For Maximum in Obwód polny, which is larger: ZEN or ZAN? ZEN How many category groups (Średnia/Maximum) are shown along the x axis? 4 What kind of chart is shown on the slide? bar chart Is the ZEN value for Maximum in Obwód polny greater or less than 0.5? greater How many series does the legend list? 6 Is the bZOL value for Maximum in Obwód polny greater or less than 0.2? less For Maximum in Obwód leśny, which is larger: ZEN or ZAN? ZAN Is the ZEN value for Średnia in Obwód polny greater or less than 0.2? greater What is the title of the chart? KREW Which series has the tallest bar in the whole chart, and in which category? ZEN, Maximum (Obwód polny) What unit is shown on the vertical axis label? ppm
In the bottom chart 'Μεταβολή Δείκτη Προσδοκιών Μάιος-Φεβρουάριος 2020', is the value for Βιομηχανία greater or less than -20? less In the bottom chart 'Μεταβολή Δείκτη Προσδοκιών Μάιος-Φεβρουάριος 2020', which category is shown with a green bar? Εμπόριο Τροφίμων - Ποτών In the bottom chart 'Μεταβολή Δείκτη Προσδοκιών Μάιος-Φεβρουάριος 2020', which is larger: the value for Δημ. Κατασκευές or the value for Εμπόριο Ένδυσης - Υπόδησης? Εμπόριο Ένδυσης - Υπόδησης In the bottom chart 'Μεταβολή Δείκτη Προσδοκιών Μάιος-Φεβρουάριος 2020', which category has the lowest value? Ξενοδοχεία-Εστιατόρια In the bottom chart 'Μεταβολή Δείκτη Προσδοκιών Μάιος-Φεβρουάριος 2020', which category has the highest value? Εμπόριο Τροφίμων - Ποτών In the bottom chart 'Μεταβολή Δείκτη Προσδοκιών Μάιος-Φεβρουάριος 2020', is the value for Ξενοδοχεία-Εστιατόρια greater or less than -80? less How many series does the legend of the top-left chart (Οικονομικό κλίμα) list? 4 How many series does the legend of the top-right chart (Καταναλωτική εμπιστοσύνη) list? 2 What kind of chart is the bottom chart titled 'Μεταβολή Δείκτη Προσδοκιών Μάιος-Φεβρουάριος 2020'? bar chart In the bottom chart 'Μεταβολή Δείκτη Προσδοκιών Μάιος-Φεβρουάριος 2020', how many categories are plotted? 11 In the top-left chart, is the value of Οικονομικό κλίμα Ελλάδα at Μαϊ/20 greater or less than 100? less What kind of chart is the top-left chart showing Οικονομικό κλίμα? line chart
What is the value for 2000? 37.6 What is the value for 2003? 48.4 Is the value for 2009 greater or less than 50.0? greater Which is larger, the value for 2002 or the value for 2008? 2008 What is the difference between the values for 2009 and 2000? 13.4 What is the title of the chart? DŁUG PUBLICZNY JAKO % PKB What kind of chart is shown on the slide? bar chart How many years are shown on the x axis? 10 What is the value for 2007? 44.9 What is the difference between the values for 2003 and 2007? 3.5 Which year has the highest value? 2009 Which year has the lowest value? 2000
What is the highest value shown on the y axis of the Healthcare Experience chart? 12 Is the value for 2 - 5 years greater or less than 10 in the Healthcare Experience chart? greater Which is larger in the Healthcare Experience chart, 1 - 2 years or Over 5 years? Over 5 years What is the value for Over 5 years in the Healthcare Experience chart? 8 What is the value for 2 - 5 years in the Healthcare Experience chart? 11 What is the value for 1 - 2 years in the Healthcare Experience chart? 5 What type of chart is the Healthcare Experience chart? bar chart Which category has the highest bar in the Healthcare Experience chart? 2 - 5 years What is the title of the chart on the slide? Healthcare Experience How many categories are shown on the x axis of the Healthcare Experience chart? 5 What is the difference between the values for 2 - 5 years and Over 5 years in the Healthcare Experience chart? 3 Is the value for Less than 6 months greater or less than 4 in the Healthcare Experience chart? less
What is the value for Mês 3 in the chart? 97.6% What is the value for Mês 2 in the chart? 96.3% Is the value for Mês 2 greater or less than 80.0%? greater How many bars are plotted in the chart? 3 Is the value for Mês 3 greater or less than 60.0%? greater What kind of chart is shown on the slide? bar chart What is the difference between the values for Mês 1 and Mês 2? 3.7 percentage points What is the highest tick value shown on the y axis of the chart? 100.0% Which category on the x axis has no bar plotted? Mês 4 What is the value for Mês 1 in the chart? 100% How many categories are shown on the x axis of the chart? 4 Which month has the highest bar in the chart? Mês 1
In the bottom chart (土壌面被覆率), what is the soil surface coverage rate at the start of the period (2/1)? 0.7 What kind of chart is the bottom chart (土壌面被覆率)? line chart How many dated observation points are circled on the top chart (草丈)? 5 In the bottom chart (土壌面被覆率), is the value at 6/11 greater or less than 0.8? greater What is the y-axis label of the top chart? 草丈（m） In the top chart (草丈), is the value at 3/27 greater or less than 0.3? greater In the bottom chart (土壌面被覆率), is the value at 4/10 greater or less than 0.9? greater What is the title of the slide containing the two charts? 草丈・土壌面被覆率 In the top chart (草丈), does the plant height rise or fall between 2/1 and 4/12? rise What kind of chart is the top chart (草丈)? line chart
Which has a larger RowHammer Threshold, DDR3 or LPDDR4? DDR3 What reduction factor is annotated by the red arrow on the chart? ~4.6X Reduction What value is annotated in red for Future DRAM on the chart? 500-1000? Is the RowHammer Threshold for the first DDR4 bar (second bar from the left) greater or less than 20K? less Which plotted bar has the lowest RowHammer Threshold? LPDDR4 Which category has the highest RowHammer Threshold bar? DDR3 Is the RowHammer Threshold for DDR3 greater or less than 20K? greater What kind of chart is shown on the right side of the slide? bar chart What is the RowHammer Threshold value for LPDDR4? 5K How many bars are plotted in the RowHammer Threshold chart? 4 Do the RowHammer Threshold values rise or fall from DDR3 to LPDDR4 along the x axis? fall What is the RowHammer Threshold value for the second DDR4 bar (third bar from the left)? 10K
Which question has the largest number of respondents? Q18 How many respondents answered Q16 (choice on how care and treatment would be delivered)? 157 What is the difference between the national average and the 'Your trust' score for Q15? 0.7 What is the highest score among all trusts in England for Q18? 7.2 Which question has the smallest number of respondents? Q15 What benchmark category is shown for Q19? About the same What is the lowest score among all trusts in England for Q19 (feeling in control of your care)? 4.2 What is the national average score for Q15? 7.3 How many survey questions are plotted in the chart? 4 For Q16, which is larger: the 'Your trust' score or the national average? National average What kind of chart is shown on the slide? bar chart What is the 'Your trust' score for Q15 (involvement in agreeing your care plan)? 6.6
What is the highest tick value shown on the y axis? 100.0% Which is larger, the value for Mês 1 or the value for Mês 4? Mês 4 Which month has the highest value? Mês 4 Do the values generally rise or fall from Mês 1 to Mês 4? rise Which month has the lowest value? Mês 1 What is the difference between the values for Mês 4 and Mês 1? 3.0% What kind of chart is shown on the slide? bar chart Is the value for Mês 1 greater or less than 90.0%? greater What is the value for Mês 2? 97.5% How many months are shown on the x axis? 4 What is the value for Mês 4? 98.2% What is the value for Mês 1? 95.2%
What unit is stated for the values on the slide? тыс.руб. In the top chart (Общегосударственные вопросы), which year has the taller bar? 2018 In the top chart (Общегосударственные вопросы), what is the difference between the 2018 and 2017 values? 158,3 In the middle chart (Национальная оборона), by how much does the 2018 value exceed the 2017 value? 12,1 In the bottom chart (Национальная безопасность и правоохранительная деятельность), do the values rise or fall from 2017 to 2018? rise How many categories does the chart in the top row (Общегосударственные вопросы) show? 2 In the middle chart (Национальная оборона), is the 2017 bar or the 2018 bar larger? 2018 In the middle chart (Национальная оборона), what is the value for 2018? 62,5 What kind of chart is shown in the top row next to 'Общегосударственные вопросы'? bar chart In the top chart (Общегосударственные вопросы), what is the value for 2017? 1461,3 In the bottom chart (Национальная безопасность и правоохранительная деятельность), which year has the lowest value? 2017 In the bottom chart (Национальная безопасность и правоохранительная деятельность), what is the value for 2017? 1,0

◆ ◆ ◆ ◆

■ **ENUNCIADO DO EXERCÍCIO**: Reescreva os dados do início até a linha que contém "κλίμα? line chart", incluída esta, trocando "bottom chart" por "lower chart" e mantendo todo o resto inalterado.

■ **RESPOSTA À TAREFA**:
For Maximum in Obwód polny, which is larger: ZEN or ZAN? ZEN How many category groups (Średnia/Maximum) are shown along the x axis? 4 What kind of chart is shown on the slide? bar chart Is the ZEN value for Maximum in Obwód polny greater or less than 0.5? greater How many series does the legend list? 6 Is the bZOL value for Maximum in Obwód polny greater or less than 0.2? less For Maximum in Obwód leśny, which is larger: ZEN or ZAN? ZAN Is the ZEN value for Średnia in Obwód polny greater or less than 0.2? greater What is the title of the chart? KREW Which series has the tallest bar in the whole chart, and in which category? ZEN, Maximum (Obwód polny) What unit is shown on the vertical axis label? ppm
In the lower chart 'Μεταβολή Δείκτη Προσδοκιών Μάιος-Φεβρουάριος 2020', is the value for Βιομηχανία greater or less than -20? less In the lower chart 'Μεταβολή Δείκτη Προσδοκιών Μάιος-Φεβρουάριος 2020', which category is shown with a green bar? Εμπόριο Τροφίμων - Ποτών In the lower chart 'Μεταβολή Δείκτη Προσδοκιών Μάιος-Φεβρουάριος 2020', which is larger: the value for Δημ. Κατασκευές or the value for Εμπόριο Ένδυσης - Υπόδησης? Εμπόριο Ένδυσης - Υπόδησης In the lower chart 'Μεταβολή Δείκτη Προσδοκιών Μάιος-Φεβρουάριος 2020', which category has the lowest value? Ξενοδοχεία-Εστιατόρια In the lower chart 'Μεταβολή Δείκτη Προσδοκιών Μάιος-Φεβρουάριος 2020', which category has the highest value? Εμπόριο Τροφίμων - Ποτών In the lower chart 'Μεταβολή Δείκτη Προσδοκιών Μάιος-Φεβρουάριος 2020', is the value for Ξενοδοχεία-Εστιατόρια greater or less than -80? less How many series does the legend of the top-left chart (Οικονομικό κλίμα) list? 4 How many series does the legend of the top-right chart (Καταναλωτική εμπιστοσύνη) list? 2 What kind of chart is the lower chart titled 'Μεταβολή Δείκτη Προσδοκιών Μάιος-Φεβρουάριος 2020'? bar chart In the lower chart 'Μεταβολή Δείκτη Προσδοκιών Μάιος-Φεβρουάριος 2020', how many categories are plotted? 11 In the top-left chart, is the value of Οικονομικό κλίμα Ελλάδα at Μαϊ/20 greater or less than 100? less What kind of chart is the top-left chart showing Οικονομικό κλίμα? line chart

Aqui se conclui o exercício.